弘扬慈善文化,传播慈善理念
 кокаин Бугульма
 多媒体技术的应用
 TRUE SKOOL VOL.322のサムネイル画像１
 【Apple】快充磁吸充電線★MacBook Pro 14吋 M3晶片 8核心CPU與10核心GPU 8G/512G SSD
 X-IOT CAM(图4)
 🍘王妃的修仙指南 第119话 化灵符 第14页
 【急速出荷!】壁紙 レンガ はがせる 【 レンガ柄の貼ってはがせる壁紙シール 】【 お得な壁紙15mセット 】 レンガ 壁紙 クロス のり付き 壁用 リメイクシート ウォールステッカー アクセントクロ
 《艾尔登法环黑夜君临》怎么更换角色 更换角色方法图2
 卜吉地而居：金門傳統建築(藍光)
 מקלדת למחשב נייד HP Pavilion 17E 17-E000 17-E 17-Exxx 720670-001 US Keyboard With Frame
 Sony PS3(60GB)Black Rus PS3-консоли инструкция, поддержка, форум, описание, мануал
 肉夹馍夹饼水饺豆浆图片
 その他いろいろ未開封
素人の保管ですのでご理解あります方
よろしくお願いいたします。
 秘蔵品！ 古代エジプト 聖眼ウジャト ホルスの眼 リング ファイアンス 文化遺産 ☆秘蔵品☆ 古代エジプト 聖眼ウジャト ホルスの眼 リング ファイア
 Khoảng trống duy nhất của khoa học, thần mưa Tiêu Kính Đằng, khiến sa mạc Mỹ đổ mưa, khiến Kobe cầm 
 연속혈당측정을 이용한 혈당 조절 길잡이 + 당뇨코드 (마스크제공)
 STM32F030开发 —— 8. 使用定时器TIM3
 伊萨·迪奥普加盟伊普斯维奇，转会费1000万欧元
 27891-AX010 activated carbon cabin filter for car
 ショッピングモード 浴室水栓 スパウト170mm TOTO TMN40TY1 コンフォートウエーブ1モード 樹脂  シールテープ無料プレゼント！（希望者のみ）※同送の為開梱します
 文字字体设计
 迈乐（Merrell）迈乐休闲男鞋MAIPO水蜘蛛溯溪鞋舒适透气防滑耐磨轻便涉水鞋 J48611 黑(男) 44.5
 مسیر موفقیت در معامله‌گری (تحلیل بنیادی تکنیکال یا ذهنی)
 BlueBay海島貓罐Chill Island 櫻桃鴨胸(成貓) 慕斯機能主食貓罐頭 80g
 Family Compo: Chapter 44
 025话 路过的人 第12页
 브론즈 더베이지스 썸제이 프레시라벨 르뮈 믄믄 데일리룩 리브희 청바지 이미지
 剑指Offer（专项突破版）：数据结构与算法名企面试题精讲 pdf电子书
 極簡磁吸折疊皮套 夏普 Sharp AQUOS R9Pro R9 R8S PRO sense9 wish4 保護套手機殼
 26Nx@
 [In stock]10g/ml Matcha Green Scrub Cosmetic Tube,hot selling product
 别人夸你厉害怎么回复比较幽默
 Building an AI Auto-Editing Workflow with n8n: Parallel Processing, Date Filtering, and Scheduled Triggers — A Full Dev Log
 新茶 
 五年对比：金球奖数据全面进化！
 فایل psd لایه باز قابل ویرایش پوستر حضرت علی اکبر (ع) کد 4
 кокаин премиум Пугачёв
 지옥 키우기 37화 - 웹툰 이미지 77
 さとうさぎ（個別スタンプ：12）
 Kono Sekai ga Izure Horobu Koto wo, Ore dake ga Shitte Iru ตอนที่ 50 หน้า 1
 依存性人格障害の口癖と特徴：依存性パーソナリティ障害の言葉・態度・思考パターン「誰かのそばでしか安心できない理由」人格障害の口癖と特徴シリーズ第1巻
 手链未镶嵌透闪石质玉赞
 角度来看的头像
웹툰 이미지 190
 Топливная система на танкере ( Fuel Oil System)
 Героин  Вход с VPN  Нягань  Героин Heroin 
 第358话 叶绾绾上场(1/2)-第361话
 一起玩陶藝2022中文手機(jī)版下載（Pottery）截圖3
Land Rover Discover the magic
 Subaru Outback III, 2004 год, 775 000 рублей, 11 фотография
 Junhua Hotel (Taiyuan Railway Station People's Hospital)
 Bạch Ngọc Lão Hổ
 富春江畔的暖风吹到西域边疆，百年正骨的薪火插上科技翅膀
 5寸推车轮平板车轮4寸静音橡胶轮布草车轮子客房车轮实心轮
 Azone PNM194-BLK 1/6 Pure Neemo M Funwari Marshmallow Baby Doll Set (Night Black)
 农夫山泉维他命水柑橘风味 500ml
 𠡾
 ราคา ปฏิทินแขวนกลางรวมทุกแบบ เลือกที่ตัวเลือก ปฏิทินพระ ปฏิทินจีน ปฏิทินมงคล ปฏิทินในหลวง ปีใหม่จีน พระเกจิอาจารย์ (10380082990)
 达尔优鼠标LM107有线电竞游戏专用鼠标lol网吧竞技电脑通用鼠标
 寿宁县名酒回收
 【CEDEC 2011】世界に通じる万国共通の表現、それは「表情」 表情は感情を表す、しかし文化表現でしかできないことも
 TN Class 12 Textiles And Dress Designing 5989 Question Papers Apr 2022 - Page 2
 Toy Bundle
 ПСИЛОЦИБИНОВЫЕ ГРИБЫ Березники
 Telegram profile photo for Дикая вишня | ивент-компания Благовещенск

==========

# What the exercise asks:
The data above needs retyping. Reproduce each line exactly.

# Solution:
弘扬慈善文化,传播慈善理念
 кокаин Бугульма
 多媒体技术的应用
 TRUE SKOOL VOL.322のサムネイル画像１
 【Apple】快充磁吸充電線★MacBook Pro 14吋 M3晶片 8核心CPU與10核心GPU 8G/512G SSD
 X-IOT CAM(图4)
 🍘王妃的修仙指南 第119话 化灵符 第14页
 【急速出荷!】壁紙 レンガ はがせる 【 レンガ柄の貼ってはがせる壁紙シール 】【 お得な壁紙15mセット 】 レンガ 壁紙 クロス のり付き 壁用 リメイクシート ウォールステッカー アクセントクロ
 《艾尔登法环黑夜君临》怎么更换角色 更换角色方法图2
 卜吉地而居：金門傳統建築(藍光)
 מקלדת למחשב נייד HP Pavilion 17E 17-E000 17-E 17-Exxx 720670-001 US Keyboard With Frame
 Sony PS3(60GB)Black Rus PS3-консоли инструкция, поддержка, форум, описание, мануал
 肉夹馍夹饼水饺豆浆图片
 その他いろいろ未開封
素人の保管ですのでご理解あります方
よろしくお願いいたします。
 秘蔵品！ 古代エジプト 聖眼ウジャト ホルスの眼 リング ファイアンス 文化遺産 ☆秘蔵品☆ 古代エジプト 聖眼ウジャト ホルスの眼 リング ファイア
 Khoảng trống duy nhất của khoa học, thần mưa Tiêu Kính Đằng, khiến sa mạc Mỹ đổ mưa, khiến Kobe cầm 
 연속혈당측정을 이용한 혈당 조절 길잡이 + 당뇨코드 (마스크제공)
 STM32F030开发 —— 8. 使用定时器TIM3
 伊萨·迪奥普加盟伊普斯维奇，转会费1000万欧元
 27891-AX010 activated carbon cabin filter for car
 ショッピングモード 浴室水栓 スパウト170mm TOTO TMN40TY1 コンフォートウエーブ1モード 樹脂  シールテープ無料プレゼント！（希望者のみ）※同送の為開梱します
 文字字体设计
 迈乐（Merrell）迈乐休闲男鞋MAIPO水蜘蛛溯溪鞋舒适透气防滑耐磨轻便涉水鞋 J48611 黑(男) 44.5
 مسیر موفقیت در معامله‌گری (تحلیل بنیادی تکنیکال یا ذهنی)
 BlueBay海島貓罐Chill Island 櫻桃鴨胸(成貓) 慕斯機能主食貓罐頭 80g
 Family Compo: Chapter 44
 025话 路过的人 第12页
 브론즈 더베이지스 썸제이 프레시라벨 르뮈 믄믄 데일리룩 리브희 청바지 이미지
 剑指Offer（专项突破版）：数据结构与算法名企面试题精讲 pdf电子书
 極簡磁吸折疊皮套 夏普 Sharp AQUOS R9Pro R9 R8S PRO sense9 wish4 保護套手機殼
 26Nx@
 [In stock]10g/ml Matcha Green Scrub Cosmetic Tube,hot selling product
 别人夸你厉害怎么回复比较幽默
 Building an AI Auto-Editing Workflow with n8n: Parallel Processing, Date Filtering, and Scheduled Triggers — A Full Dev Log
 新茶 
 五年对比：金球奖数据全面进化！
 فایل psd لایه باز قابل ویرایش پوستر حضرت علی اکبر (ع) کد 4
 кокаин премиум Пугачёв
 지옥 키우기 37화 - 웹툰 이미지 77
 さとうさぎ（個別スタンプ：12）
 Kono Sekai ga Izure Horobu Koto wo, Ore dake ga Shitte Iru ตอนที่ 50 หน้า 1
 依存性人格障害の口癖と特徴：依存性パーソナリティ障害の言葉・態度・思考パターン「誰かのそばでしか安心できない理由」人格障害の口癖と特徴シリーズ第1巻
 手链未镶嵌透闪石质玉赞
 角度来看的头像
웹툰 이미지 190
 Топливная система на танкере ( Fuel Oil System)
 Героин  Вход с VPN  Нягань  Героин Heroin 
 第358话 叶绾绾上场(1/2)-第361话
 一起玩陶藝2022中文手機(jī)版下載（Pottery）截圖3
Land Rover Discover the magic
 Subaru Outback III, 2004 год, 775 000 рублей, 11 фотография
 Junhua Hotel (Taiyuan Railway Station People's Hospital)
 Bạch Ngọc Lão Hổ
 富春江畔的暖风吹到西域边疆，百年正骨的薪火插上科技翅膀
 5寸推车轮平板车轮4寸静音橡胶轮布草车轮子客房车轮实心轮
 Azone PNM194-BLK 1/6 Pure Neemo M Funwari Marshmallow Baby Doll Set (Night Black)
 农夫山泉维他命水柑橘风味 500ml
 𠡾
 ราคา ปฏิทินแขวนกลางรวมทุกแบบ เลือกที่ตัวเลือก ปฏิทินพระ ปฏิทินจีน ปฏิทินมงคล ปฏิทินในหลวง ปีใหม่จีน พระเกจิอาจารย์ (10380082990)
 达尔优鼠标LM107有线电竞游戏专用鼠标lol网吧竞技电脑通用鼠标
 寿宁县名酒回收
 【CEDEC 2011】世界に通じる万国共通の表現、それは「表情」 表情は感情を表す、しかし文化表現でしかできないことも
 TN Class 12 Textiles And Dress Designing 5989 Question Papers Apr 2022 - Page 2
 Toy Bundle
 ПСИЛОЦИБИНОВЫЕ ГРИБЫ Березники
 Telegram profile photo for Дикая вишня | ивент-компания Благовещенск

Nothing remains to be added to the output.